In this HackerEarth Easy Queries problem solution, you are given an array of size N in which the value of the elements is either 0 or 1. All the elements of the array are numbered from position 0 to N - 1. You are given some queries which can be of the following 2 types.

0 index: In this type of query you have to find the nearest left and nearest right element from the position index in the array whose value is 1.
1 index: In this type of query you need to change the value at position index to 1 if its previous value is 0 or else leave it unchanged.

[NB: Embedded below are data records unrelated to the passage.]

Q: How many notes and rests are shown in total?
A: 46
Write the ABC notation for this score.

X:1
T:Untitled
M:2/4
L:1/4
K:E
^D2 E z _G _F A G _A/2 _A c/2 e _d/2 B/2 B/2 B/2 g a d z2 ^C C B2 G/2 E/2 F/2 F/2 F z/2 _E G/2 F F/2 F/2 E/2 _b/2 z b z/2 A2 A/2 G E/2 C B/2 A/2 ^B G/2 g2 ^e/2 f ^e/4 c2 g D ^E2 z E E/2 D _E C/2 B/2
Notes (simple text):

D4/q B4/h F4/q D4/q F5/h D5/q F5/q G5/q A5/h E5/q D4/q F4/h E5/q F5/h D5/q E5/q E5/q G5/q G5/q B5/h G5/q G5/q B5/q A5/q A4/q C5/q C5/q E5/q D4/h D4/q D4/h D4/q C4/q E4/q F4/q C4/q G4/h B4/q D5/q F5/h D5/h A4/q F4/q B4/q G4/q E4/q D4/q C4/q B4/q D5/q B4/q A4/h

HackerEarth Easy Queries problem solution


HackerEarth Easy Queries problem solution.

#include <bits/stdc++.h>
using namespace std;
#define ll long long
ll rn,n;
ll arr[100001];
ll block[1000][2];
ll find_right(ll index)
{

ll block_id = index/rn;
ll flag = 0;
if(block[block_id][1]>=1)
{
for(ll i=index;i<block_id*rn;i++)
{
if(arr[i]==1){
return i;
flag = 1;
break;}
}
}
if(flag==0)
{
block_id++;
while(!block[block_id][1]&&block_id<=(rn+1))
block_id+=1;

if(block_id<=(rn+1))
{
ll index1 = block_id*rn;
for(ll i =index1;i<=n;i++)
{
if(arr[i]==1){
return i;
break;}
}
}
}
return -1;
}
ll find_left(ll index)
{
ll block_id = index/rn;
ll flag = 0;
if(block[block_id][1]>=1)
{
for(ll i=index;i>=(block_id-1)*rn;i--)
{
if(arr[i]==1){
flag = 1;
return i;
break;}
}
}
if(flag==0)
{
block_id--;
while(!block[block_id][1]&&block_id>=0)
block_id-=1;
if(block_id>=0)
{
ll index1 = block_id*rn;
for(ll i=index1;i<=n;i++)
{
if(arr[i]==1){
return i;
break;}
}
}
}
return -1;
}
void update(ll index)
{
if(arr[index]==0)
{
arr[index] = 1;
block[index/rn][1]++;
block[index/rn][0]--;
}
}
int main()
{
ios_base::sync_with_stdio(false);
cin.tie(NULL);
cout.tie(NULL);
ll m,block_id,type,value,ans1,ans2,i,q;
cin>>n>>q;
rn = sqrt(n);
for(i=0;i<=rn;i++)
block[i][0] = block[i][1] = 0;
for(i=0;i<n;i++)
cin>>arr[i];
block_id=-1;
for(i=0;i<n;i++)
{
if(i%rn==0)
block_id++;
if(arr[i]==0)
block[block_id][0]++;
else
block[block_id][1]++;
}
while(q--)
{
cin>>type>>value;
if(type==0)
{
ans1 = find_left(value);
ans2 = find_right(value);
cout<<ans1<<" "<<ans2<<endl;
}
else
{
update(value);
}
}
return 0;
}

Second solution

#include<bits/stdc++.h>
#define LL long long int
#define M 1000000007
#define endl "\n"
#define eps 0.00000001
LL pow(LL a,LL b,LL m){LL x=1,y=a;while(b > 0){if(b%2 == 1){x=(x*y);if(x>m) x%=m;}y = (y*y);if(y>m) y%=m;b /= 2;}return x%m;}
LL gcd(LL a,LL b){if(b==0) return a; else return gcd(b,a%b);}
LL gen(LL start,LL end){LL diff = end-start;LL temp = rand()%start;return temp+diff;}
using namespace std;
int main()
{
ios_base::sync_with_stdio(0);
set<int> s;
int n , q;
cin >> n >> q;
assert(n >= 1 && n <= 100000);
assert(q >= 1 && q <= 100000);
for(int i = 0; i < n; i++)
{
int val;
cin >> val;
assert(val >= 0 && val <= 1);
if(val == 1)
s.insert(i);
}
while(q--)
{
int type , idx;
cin >> type >> idx;
assert(type >= 0 && type <= 1);
assert(idx >= 0 && idx < n);
if(type == 1)
{
s.insert(idx);
}
else
{
int ans_l = -1;
int ans_r = -1;
set<int>::iterator it_l = s.lower_bound(idx);
set<int>::iterator it_r = s.upper_bound(idx);
if(it_l != s.begin() && s.size())
{
--it_l;
ans_l = *(it_l);
}
if(it_r != s.end() && s.size())
{
ans_r = *(it_r);
}
cout << ans_l << " " << ans_r << endl;
}
}
}